Task instructions ->
Copy out every line below word for word, leaving out the pictures.

(Collected data)
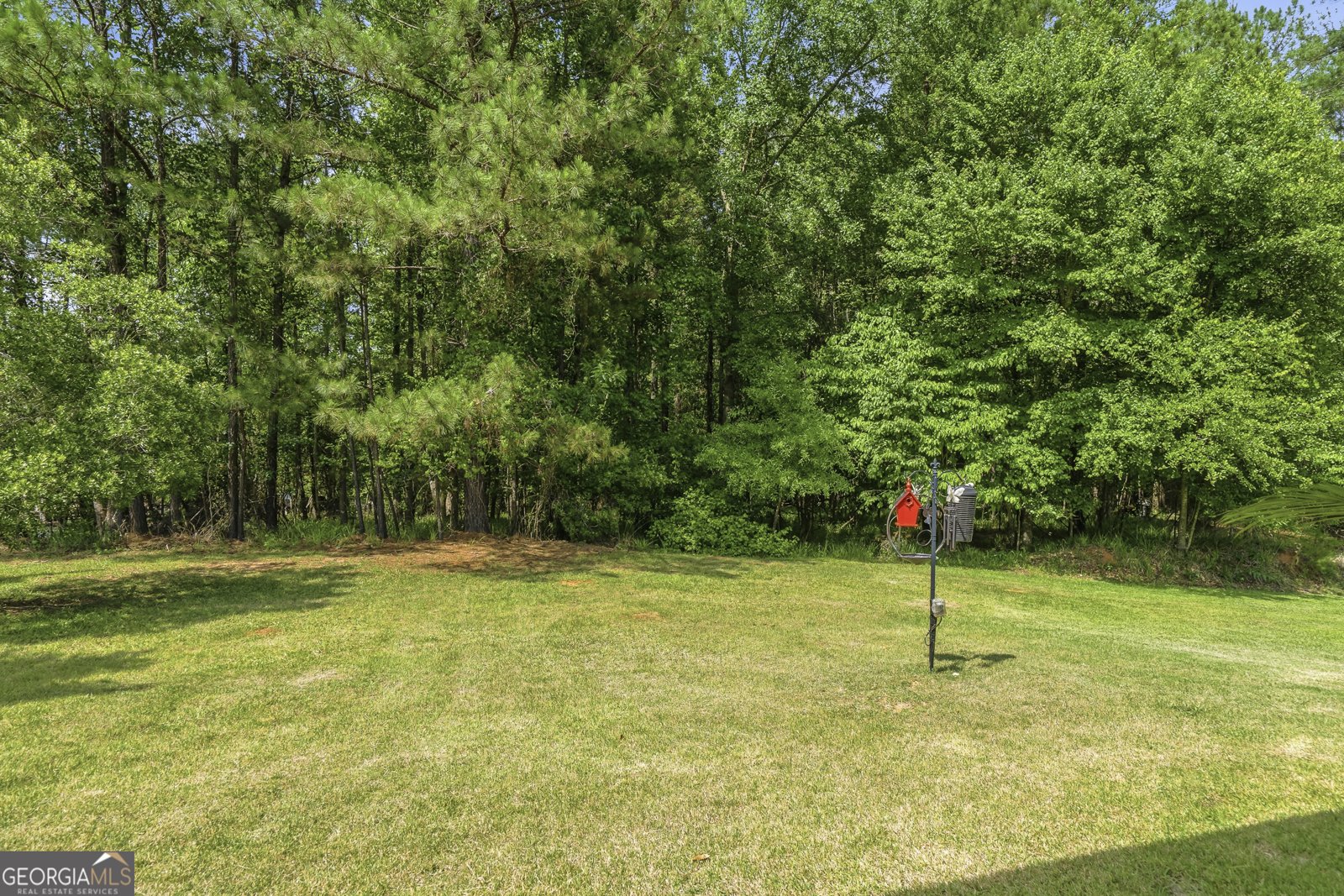 393 Scuffleboro Road Eatonton - Photo 40
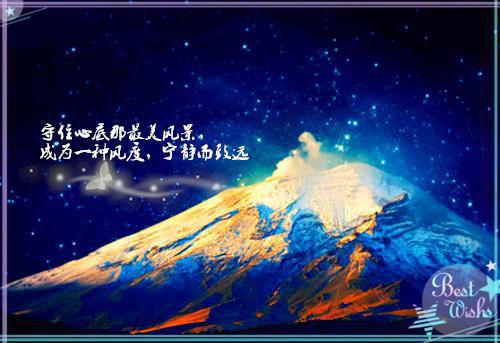 叶初晴陆时川小说全文免费阅读无弹窗 念念不忘皆过往陆时川全章节阅读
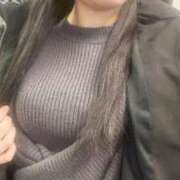 ヒメ日記 2025/12/08 16:06 投稿 れおにゃん イクイクサークル鶯谷店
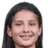 Picture of Marian Solano Picado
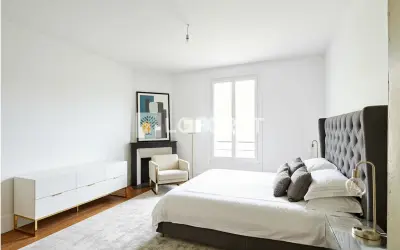 Appartement 1 045 000 € PARIS (75014) photo 8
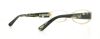 Picture of Burberry Eyeglasses BE2118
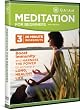 Meditation & Relaxation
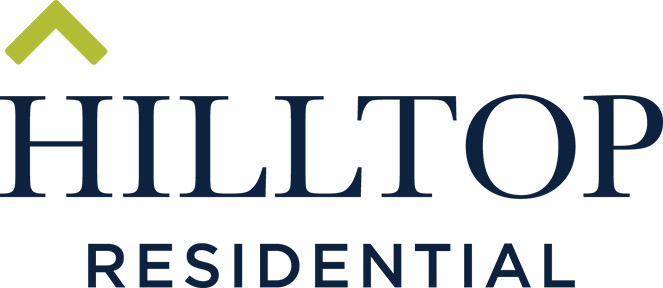 Hilltop Residential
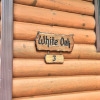 Отель White Oak - Serenity Bay Resort 2 Bedroom Cabin, фото 1
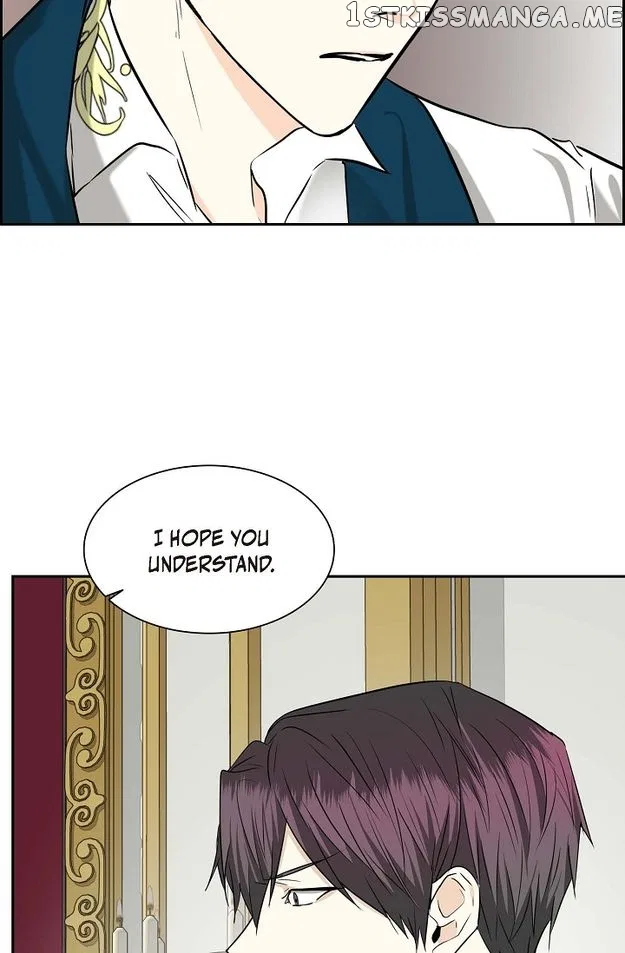 For Stella Chapter 81 – Page 67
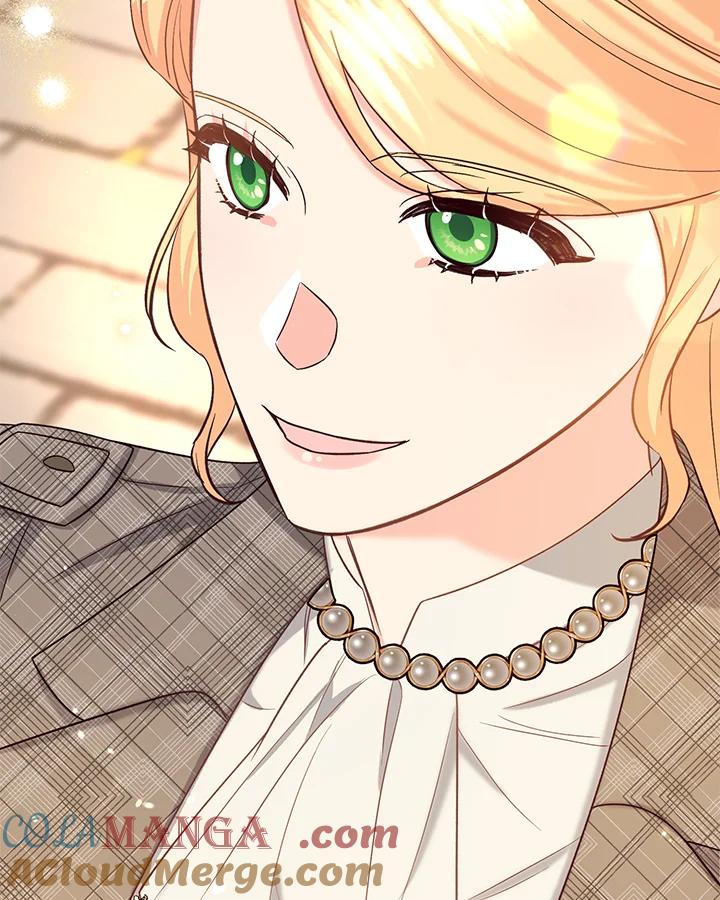 《解救好战丈夫的女儿》第49话 第45页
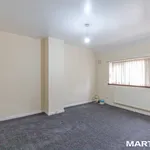 Rent 3 bedroom house in West Midlands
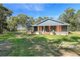 Photo - 55B Hayward Road, Wandandian NSW 2540 - Image 7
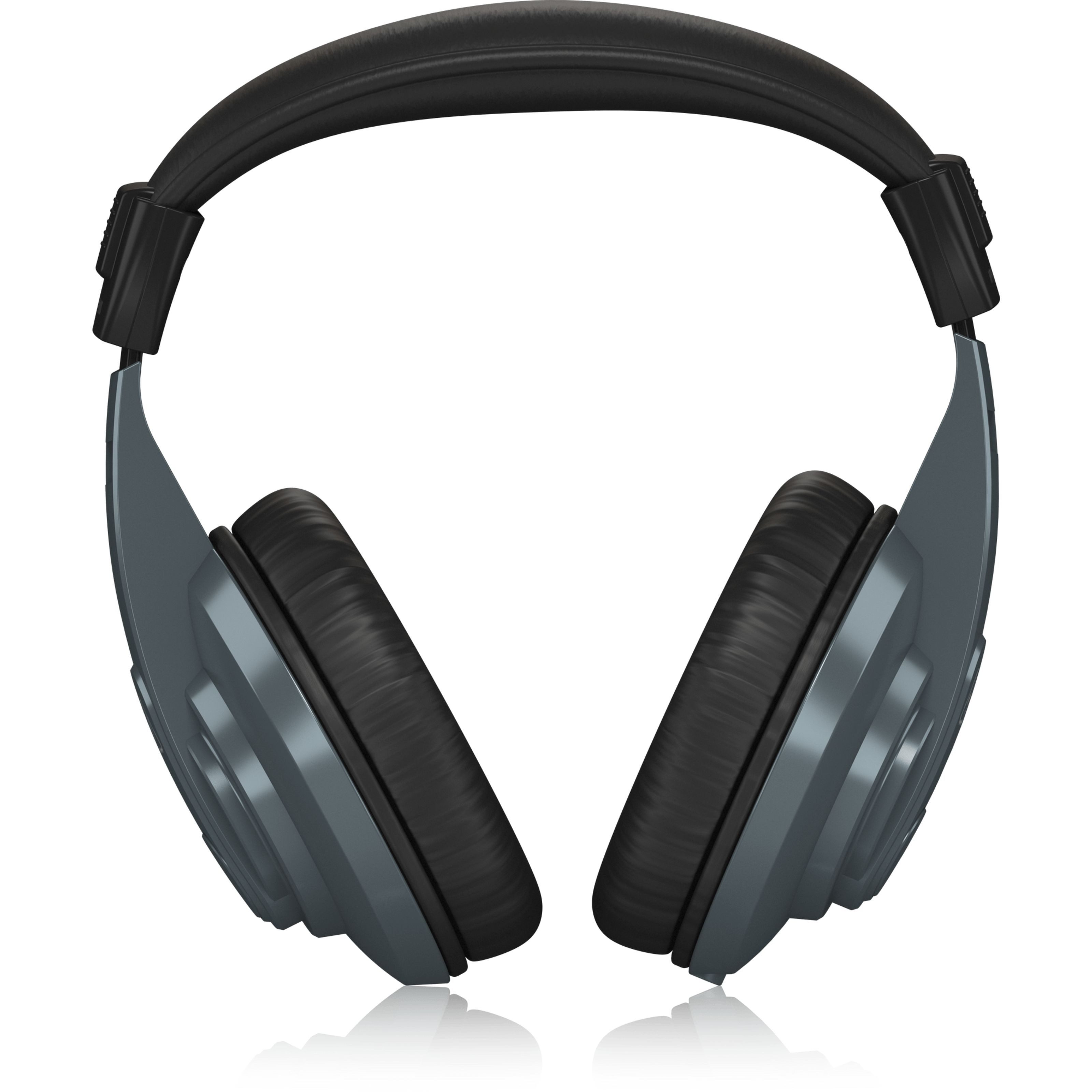 Behringer DJ-Kopfhörer (HPM1100 - DJ Kopfhörer)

Written reply ->
 393 Scuffleboro Road Eatonton - Photo 40
 叶初晴陆时川小说全文免费阅读无弹窗 念念不忘皆过往陆时川全章节阅读
 ヒメ日記 2025/12/08 16:06 投稿 れおにゃん イクイクサークル鶯谷店
 Picture of Marian Solano Picado
 Appartement 1 045 000 € PARIS (75014) photo 8
 Picture of Burberry Eyeglasses BE2118
 Meditation & Relaxation
 Hilltop Residential
 Отель White Oak - Serenity Bay Resort 2 Bedroom Cabin, фото 1
 For Stella Chapter 81 – Page 67
 《解救好战丈夫的女儿》第49话 第45页
 Rent 3 bedroom house in West Midlands
 Photo - 55B Hayward Road, Wandandian NSW 2540 - Image 7
 Behringer DJ-Kopfhörer (HPM1100 - DJ Kopfhörer)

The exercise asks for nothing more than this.